矢島は、小学校低学年の頃、いつも一緒に遊んでいた友達の一人を拳で殴ったことを話し始めた。

「実はね、小さい頃の話で、そこまで大げさに考えなくていいと思うかも知れないけど、一度だけ、友達の顔面をパンチで殴ったことがあるわけよ。あまり人に話をしたことはないけど、あれは俺の人生の恥だと思っている。幼稚園ぐらいまでは子供同士でじゃれ合ってたくさん喧嘩をしたけど、小学生になって、相手が言うことをきかない、盾をつく、生意気だ、みたいな気持ちで、拳を握って相手の顔を殴ったのはあれが初めてで最後じゃないかな」

「あら、そんなことがあったんすか、子供でも相手は痛かったでしょうね」

「そうだね、痛いのと悔しさで顔を真っ赤に紅潮させてたよ。子供同士の喧嘩だから対等だけど、俺の方が少し腕力もあって、相手は抵抗しないと分かって手を挙げたと思うよ。友達は、避けるわけでもなく、じっと俺の顔を見ていて、そんなことをして許されるのか、というような表情をしてた。拳を振り上げた瞬間、俺もまずい!とは思ったけど、どこかで、力を見せつけたいというのがあったのかな、そのままパンチを相手の顔面に入れたわけ。相手は目に涙を一杯浮かべたけど泣かなかった。殴り返しもしなかった。でも、相当悔しい様子が表情で分かったよ」

「そうなんすね、よく子供の頃のことをそこまで覚えているんすね。何か、ずっと心の中の疼きになっていたんすかね」

「そうなんだよ、殴られるより、殴った方が後味が悪いんだよな。自分が力で相手をねじ伏せたことが卑怯な気がして。ずっとどこかで尾を引いてるよね」

「それで、その後、その子とは仲直りしたんすか?」

勇樹が身を乗り出して聞き始めた。

「その子とは高校卒業までずっと同じ学校で、家も近かったけど、その時のことは一度も話に出たことはないな。俺も謝っていない。一緒にいる時は何度もあったけど、よそよそしい関係が続いたかな」

「そうっすか、その人はそのことを覚えているんすかね。一度、聞いてみたいっすね」

「そういえば、高校の同窓会で、卒業後、一度だけ会ったことがあるんだよ。
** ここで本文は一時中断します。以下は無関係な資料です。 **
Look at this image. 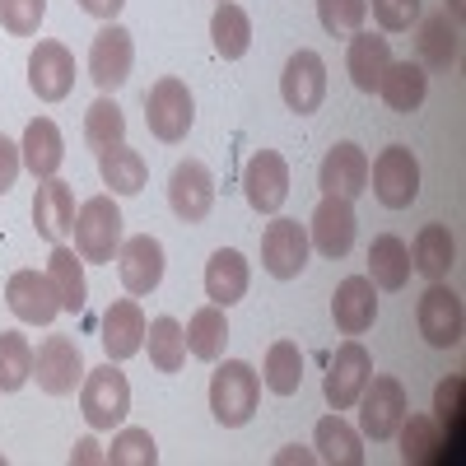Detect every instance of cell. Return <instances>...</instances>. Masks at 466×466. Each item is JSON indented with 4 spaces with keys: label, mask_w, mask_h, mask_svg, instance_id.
Listing matches in <instances>:
<instances>
[{
    "label": "cell",
    "mask_w": 466,
    "mask_h": 466,
    "mask_svg": "<svg viewBox=\"0 0 466 466\" xmlns=\"http://www.w3.org/2000/svg\"><path fill=\"white\" fill-rule=\"evenodd\" d=\"M355 206H350L345 197H322V206L313 210V219H308V243H313L322 257H345L350 248H355Z\"/></svg>",
    "instance_id": "17"
},
{
    "label": "cell",
    "mask_w": 466,
    "mask_h": 466,
    "mask_svg": "<svg viewBox=\"0 0 466 466\" xmlns=\"http://www.w3.org/2000/svg\"><path fill=\"white\" fill-rule=\"evenodd\" d=\"M280 94H285L289 112L313 116V112L322 107V98H327V66H322V56H318V52H308V47H299V52L285 61Z\"/></svg>",
    "instance_id": "12"
},
{
    "label": "cell",
    "mask_w": 466,
    "mask_h": 466,
    "mask_svg": "<svg viewBox=\"0 0 466 466\" xmlns=\"http://www.w3.org/2000/svg\"><path fill=\"white\" fill-rule=\"evenodd\" d=\"M243 197L257 215H276L289 197V164L276 149H257L243 168Z\"/></svg>",
    "instance_id": "10"
},
{
    "label": "cell",
    "mask_w": 466,
    "mask_h": 466,
    "mask_svg": "<svg viewBox=\"0 0 466 466\" xmlns=\"http://www.w3.org/2000/svg\"><path fill=\"white\" fill-rule=\"evenodd\" d=\"M369 280L373 289H406L410 280V248L397 238V233H382L369 248Z\"/></svg>",
    "instance_id": "29"
},
{
    "label": "cell",
    "mask_w": 466,
    "mask_h": 466,
    "mask_svg": "<svg viewBox=\"0 0 466 466\" xmlns=\"http://www.w3.org/2000/svg\"><path fill=\"white\" fill-rule=\"evenodd\" d=\"M98 173H103V182L112 187V197H140L145 177H149V164H145L140 149H131V145L122 140V145H112V149L98 154Z\"/></svg>",
    "instance_id": "28"
},
{
    "label": "cell",
    "mask_w": 466,
    "mask_h": 466,
    "mask_svg": "<svg viewBox=\"0 0 466 466\" xmlns=\"http://www.w3.org/2000/svg\"><path fill=\"white\" fill-rule=\"evenodd\" d=\"M331 318H336V331L340 336H364L378 318V289L369 276H345L336 285V299H331Z\"/></svg>",
    "instance_id": "20"
},
{
    "label": "cell",
    "mask_w": 466,
    "mask_h": 466,
    "mask_svg": "<svg viewBox=\"0 0 466 466\" xmlns=\"http://www.w3.org/2000/svg\"><path fill=\"white\" fill-rule=\"evenodd\" d=\"M47 280L61 299V313H80L85 299H89V280H85V257L66 248V243H52V257H47Z\"/></svg>",
    "instance_id": "26"
},
{
    "label": "cell",
    "mask_w": 466,
    "mask_h": 466,
    "mask_svg": "<svg viewBox=\"0 0 466 466\" xmlns=\"http://www.w3.org/2000/svg\"><path fill=\"white\" fill-rule=\"evenodd\" d=\"M261 382H266L276 397H294V392H299V382H303V355H299L294 340H276V345L266 350Z\"/></svg>",
    "instance_id": "36"
},
{
    "label": "cell",
    "mask_w": 466,
    "mask_h": 466,
    "mask_svg": "<svg viewBox=\"0 0 466 466\" xmlns=\"http://www.w3.org/2000/svg\"><path fill=\"white\" fill-rule=\"evenodd\" d=\"M19 168H24V154H19V145H15L10 136H0V197H5V191L15 187Z\"/></svg>",
    "instance_id": "45"
},
{
    "label": "cell",
    "mask_w": 466,
    "mask_h": 466,
    "mask_svg": "<svg viewBox=\"0 0 466 466\" xmlns=\"http://www.w3.org/2000/svg\"><path fill=\"white\" fill-rule=\"evenodd\" d=\"M33 224L47 243H66V233L75 228V191L61 177H47L33 197Z\"/></svg>",
    "instance_id": "22"
},
{
    "label": "cell",
    "mask_w": 466,
    "mask_h": 466,
    "mask_svg": "<svg viewBox=\"0 0 466 466\" xmlns=\"http://www.w3.org/2000/svg\"><path fill=\"white\" fill-rule=\"evenodd\" d=\"M145 336H149V364L159 373H177L187 364V331L177 318H154Z\"/></svg>",
    "instance_id": "35"
},
{
    "label": "cell",
    "mask_w": 466,
    "mask_h": 466,
    "mask_svg": "<svg viewBox=\"0 0 466 466\" xmlns=\"http://www.w3.org/2000/svg\"><path fill=\"white\" fill-rule=\"evenodd\" d=\"M257 401H261V373L243 360H224L210 378V410L224 430H238L257 415Z\"/></svg>",
    "instance_id": "1"
},
{
    "label": "cell",
    "mask_w": 466,
    "mask_h": 466,
    "mask_svg": "<svg viewBox=\"0 0 466 466\" xmlns=\"http://www.w3.org/2000/svg\"><path fill=\"white\" fill-rule=\"evenodd\" d=\"M116 276H122L127 294H154L164 280V243L154 233L122 238V248H116Z\"/></svg>",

酒も入ってたけど、その時も差しさわりのない話をして終わったかな」

「いつか話せるチャンスがあるといっすね」

「そうだね、ちゃんと謝る機会を逸しているよな。向こうがそんな話を聞きたいかどうかは別だけど」

矢島は自分の話が少し長くなり気を取り戻した。

「なんか、勇樹の上司の話から始まってかなり脱線したな、すまん。つまらん子供の頃の話を聞かせちゃって」

「いえいえ、そんなことないっすよ。気持ちはわかりますよ。僕も力のある奴が弱い相手を痛めつけるというのは嫌いなんすよ。今のロシアとウクライナも同じじゃないっすか。ロシアがウクライナをいきなりぶん殴ったわけでしょう。絶対にウクライナは引き下がらないと思いますよ」

「そうだよな、ウクライナ人は殴られたことを、ずっと忘れないだろうな」

2本目のビールもすでに空になっていた。

「そろそろ、ラーメンにしますか?」勇樹が聞き、矢島は相槌を打った。

「すみません、げんこつラーメン2丁、お願いします!」

あっという間に、二人はラーメンを平らげ、店を出た。

「矢島さん、今日は色々と話ができ嬉しかったです。明日から仕事も頑張ります!」

「そうだね、今日は話が長くなってごめん。また、来週だね、気を付けて帰ってね」

「承知しました!来週のボクシング、また、ジムでお会いするのを楽しみにしています!」

二人は夜の街にそれぞれの方向へ消えて行った。